Details of the confidential package are obviously being kept close to the vest, but sources tell us Zucker made the decision several weeks ago to accept what had been put on the table by his old bosses at the time of his cable news exit. What we do know is that, if WarnerMedia keeps its side of the deal, in the next week to 10 days Zucker will receive a one-time payment of around $10 million.
We are told that Zucker, 1uiet publicly since his departure from CNN, sees this as a chance to move on and pursue the next chapter of his career. In terms of moving on, as a part of the agreement with WarnerMedia, the one-time NBCUniversal head honcho has waived any future right or intention to pursue litigation against his old corporate overlords.
Hired by Zucker around the time of his abrupt February 2 CNN adieu, Hollywood heavyweight litigator Patricia Glaser of Glaser Weil quickly penned a chilly note to WarnerMedia warning them that CEO Jason Kilar’s characterization of how everything went down was inching close to becoming defamatory towards her client.
Represented by Craig Jacobson of Hansen, Jacobson, Teller, Hoberman, Newman, Warren, Richman, Rush, Kaller & Gellman, LLP in the actual settlement with WarnerMedia, Zucker producer had been weighing a legal battle with the Kilar-run WarnerMedia. However, with waves of bad press over the weeks since his exit, that option looked less and less appealing. Also, as Zucker pal David Zaslav prepares for the merger of WarnerMedia and Discovery in the coming weeks, there was always the risk of what legal discovery could unearth of the way the sausage was made at CNN during Zucker’s near decade-long tenure.
Neither Jacobson nor Glaser responded to requests for comment from Deadline. WarnerMedia declined to comment on the situation.
In the hours before his resignation was made public, it seems Zucker did sign a NDA with WarnerMedia that allowed him, with the company’s approval, to designate the reason for his exit. Zucker abruptly resigned from CNN on February 2, citing his failure to immediately disclose a relationship with a colleague, PR and marketing chief Allison Gollust.
With the relationship between the now both divorced Zucker and Gollust an open secret in media circles, his departure stunned a number of CNN anchors and correspondents, who confronted Kilar in staff meetings about the circumstances of his exit. Some of the on-air talent believed Zucker has fallen victim to cutthroat corporate politics for what they saw as a mere infraction. One CNN anchor, Alisyn Camerota, even said on air that Zucker’s departure “feels wrong.”
Kilar, though, defended the nature of Zucker’s departure, writing to staffers February 15 that after a third-party law firm’s investigation, “I strongly believe we have taken the right actions and the right decisions have been made.” The probe examined Chris Cuomo’s assistance to his brother, then-New York Gov. Andrew Cuomo, as he faced sexual harassment allegations. The investigation also reportedly examined what some saw as extensive interactions of Zucker and Gollust with the Cuomos.

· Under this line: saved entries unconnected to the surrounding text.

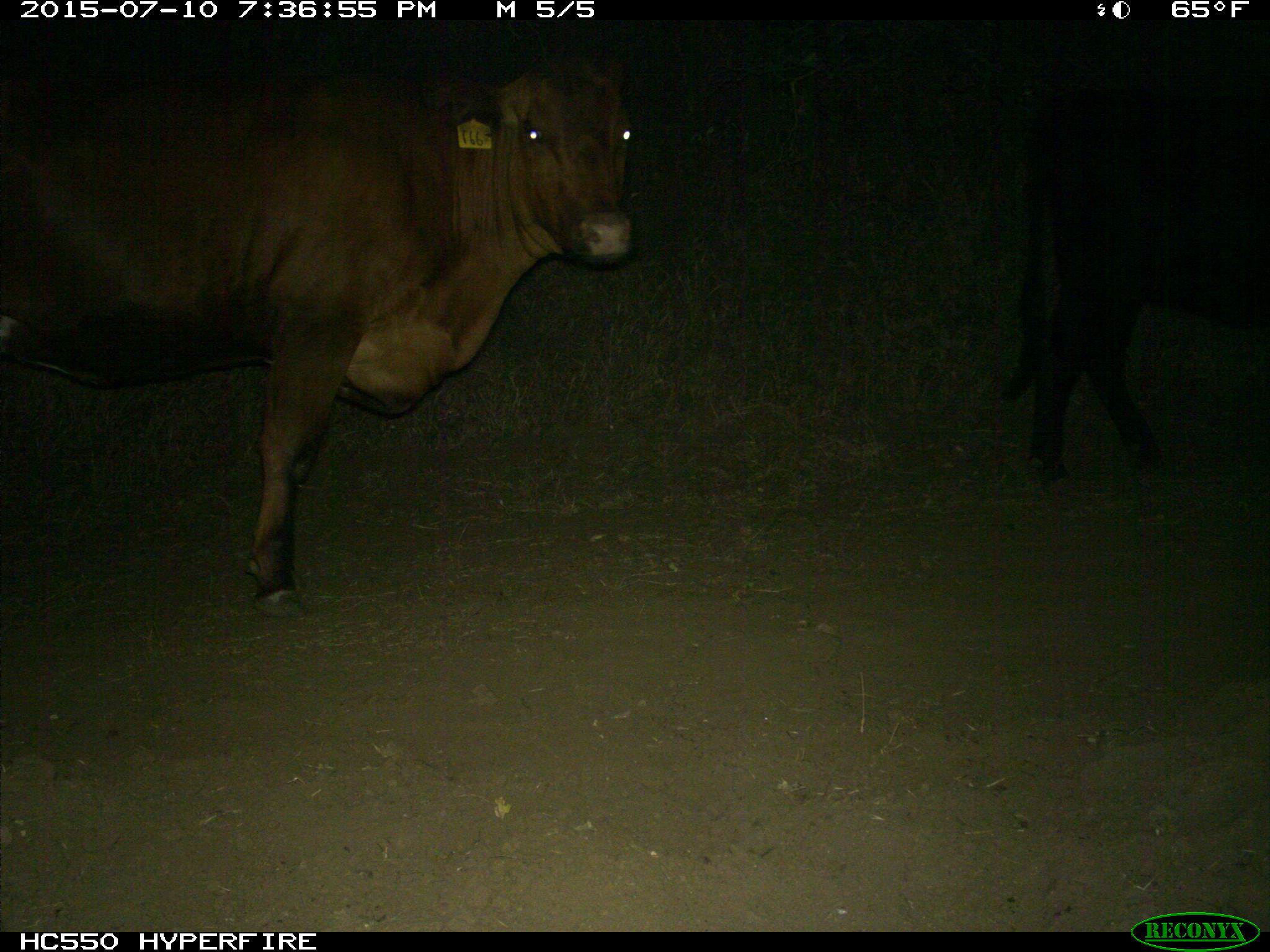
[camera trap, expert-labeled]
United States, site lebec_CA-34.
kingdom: Animalia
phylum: Chordata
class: Mammalia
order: Artiodactyla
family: Bovidae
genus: Bos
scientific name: Bos taurus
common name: domestic cow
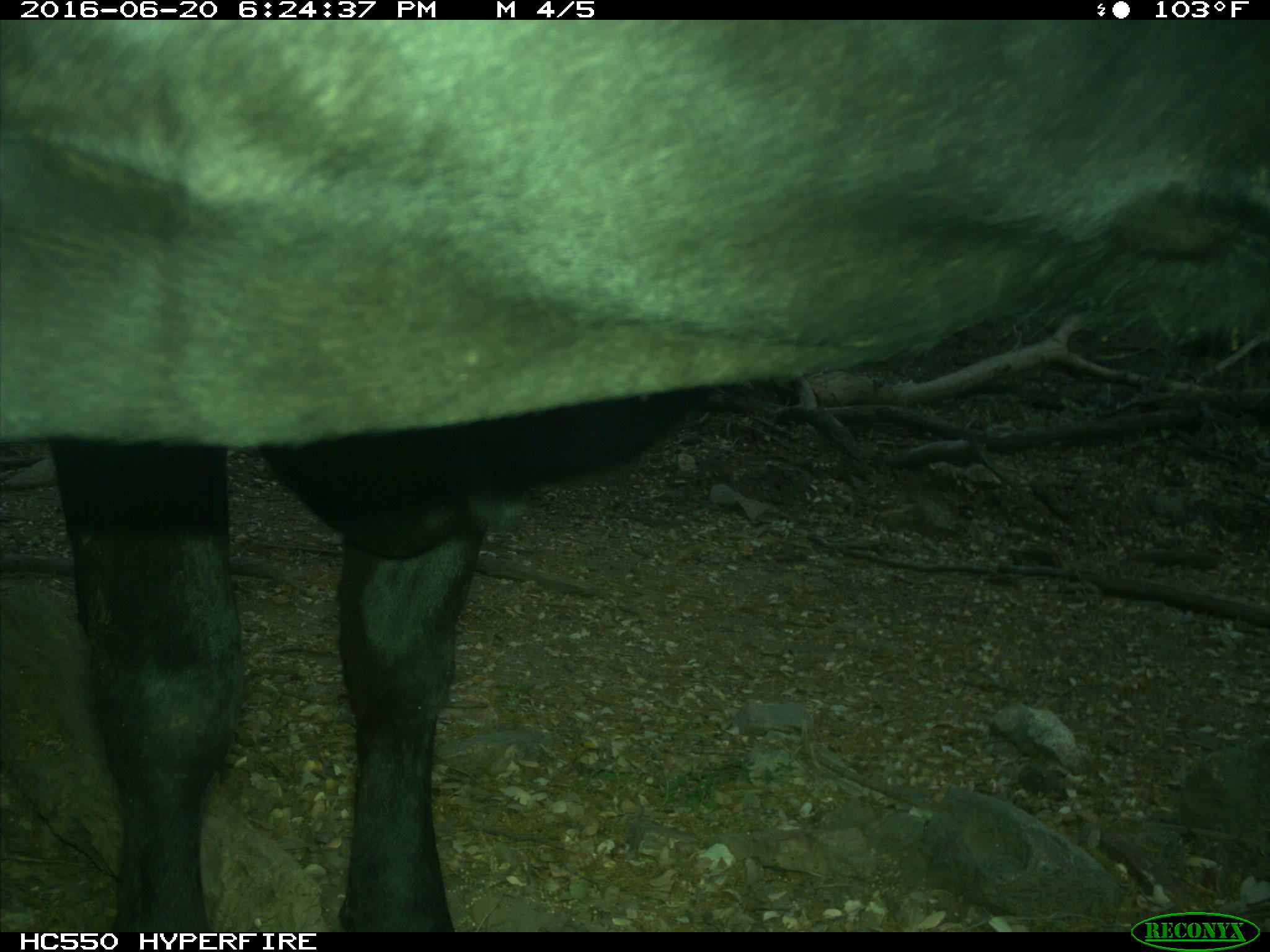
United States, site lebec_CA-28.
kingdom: Animalia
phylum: Chordata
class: Mammalia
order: Artiodactyla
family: Bovidae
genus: Bos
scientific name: Bos taurus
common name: domestic cow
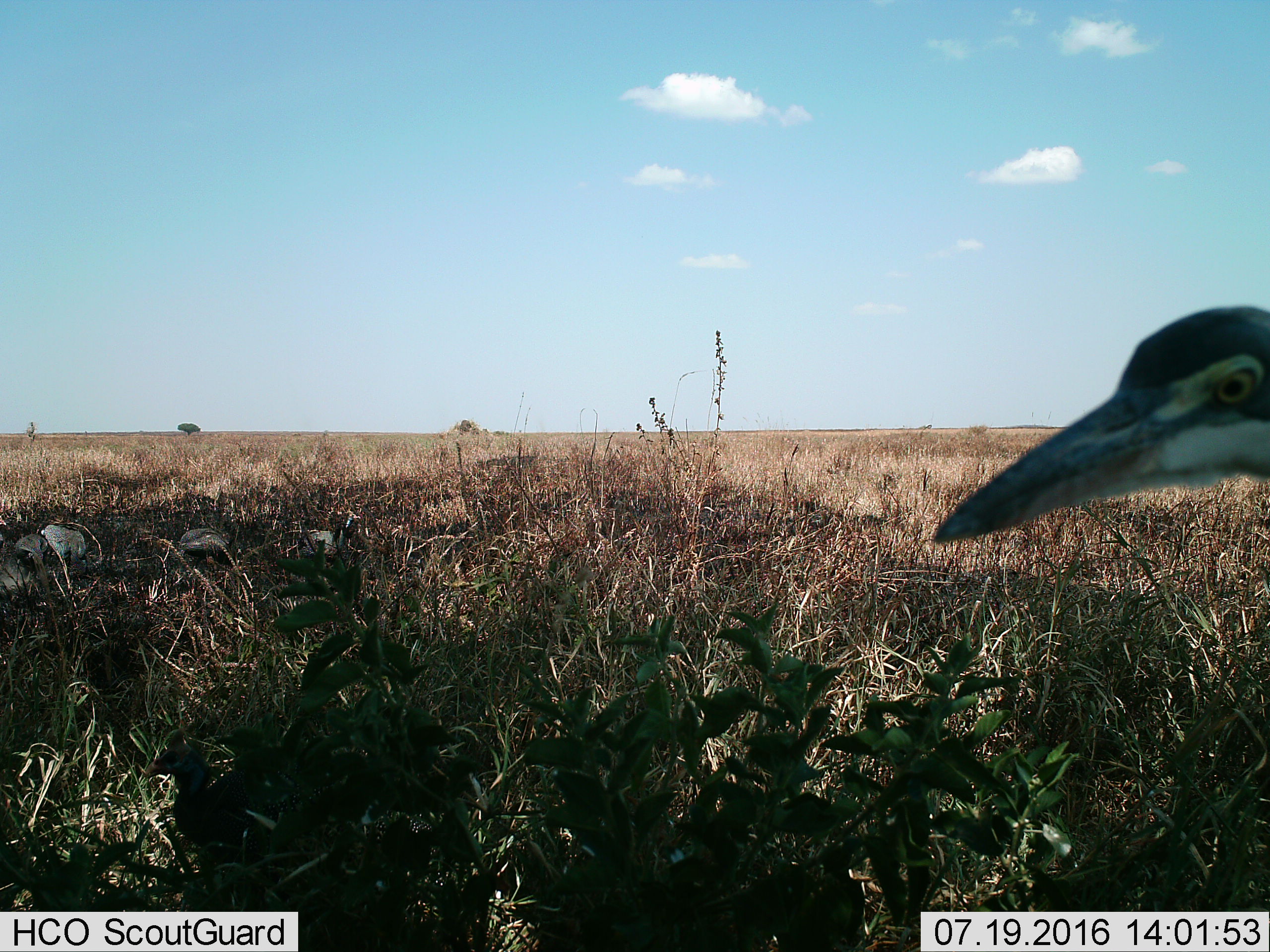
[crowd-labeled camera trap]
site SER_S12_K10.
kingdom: Animalia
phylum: Chordata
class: Aves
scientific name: Aves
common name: bird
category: birdother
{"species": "birdother (bird) (Aves)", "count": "1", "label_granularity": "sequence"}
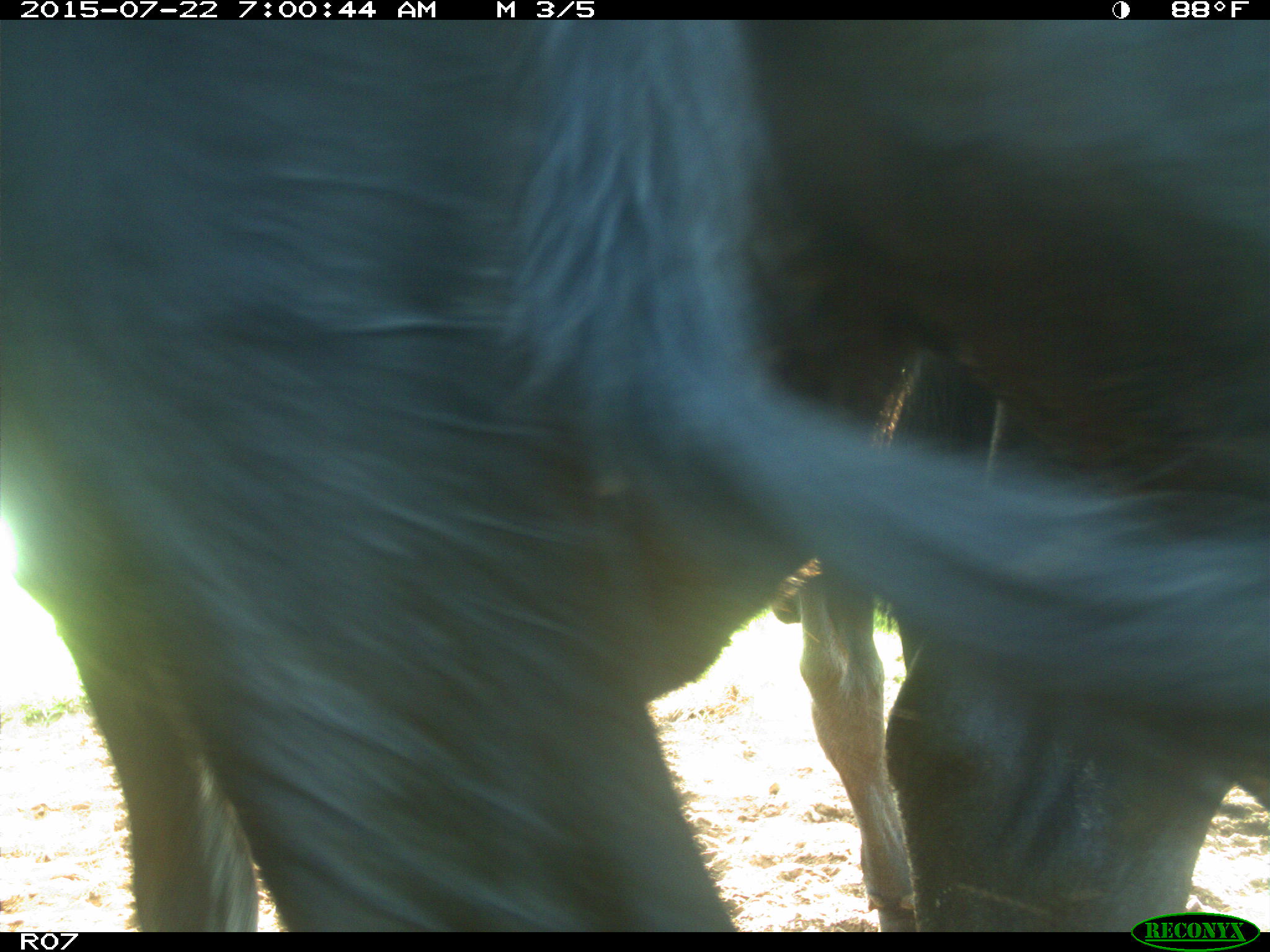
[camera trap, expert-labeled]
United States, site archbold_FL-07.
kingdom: Animalia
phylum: Chordata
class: Mammalia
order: Artiodactyla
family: Bovidae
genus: Bos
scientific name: Bos taurus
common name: domestic cow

Gollust, who then also resigned, pushed back on Kilar’s statement, arguing that what transpired was an attempt to retaliate against her “and change the media narrative in the wake of their disastrous handling of the last two weeks.” She and Zucker retained a crisis communications rep, who has denied that they were not forthcoming with the third-party investigation.
In aftermath of Gollust’s exit, she was paid $1 million by WarnerMedia as part of the schism, sources tell us.
Contemplating a legal move of his own in pursuit of an $18 million payout, the younger Cuomo has hired the imperturbable Bryan Freedman to represent him. The Freedman + Taitelman LLP founding partner was the attorney who scored hefty settlements from NBC for both Megyn Kelly and Gabrielle Union-Wade in their respective battles with the Comcast-owned outlet. As for the older Cuomo, word on the Hudson is the sharp-elbowed princeling who ran the Empire State from 2011 to 2021 is eyeing a comeback, or at least a payback, for those he sees as causing his own fall from grace.
As for CNN, with a troika of Zucker acolytes running things on an interim basis, Zaslav late last month named The Late Show with Stephen Colbert EP Chris Licht to run the cable network. Set to take up the role of chairman and CEO of CNN Global formally in May, Licht said he plans to “do a lot of listening” as he starts his new gig. “Together, we will double-down on what’s working well and quickly eliminate what’s not,” Licht told staffers in a February 28 memo.
Speculation focuses on whether Licht will shed aspects of Zucker’s legacy, like injecting the network with more opinion. Discovery shareholder John Malone told CNBC last year that CNN should “evolve back to the kind of journalism that it started with.”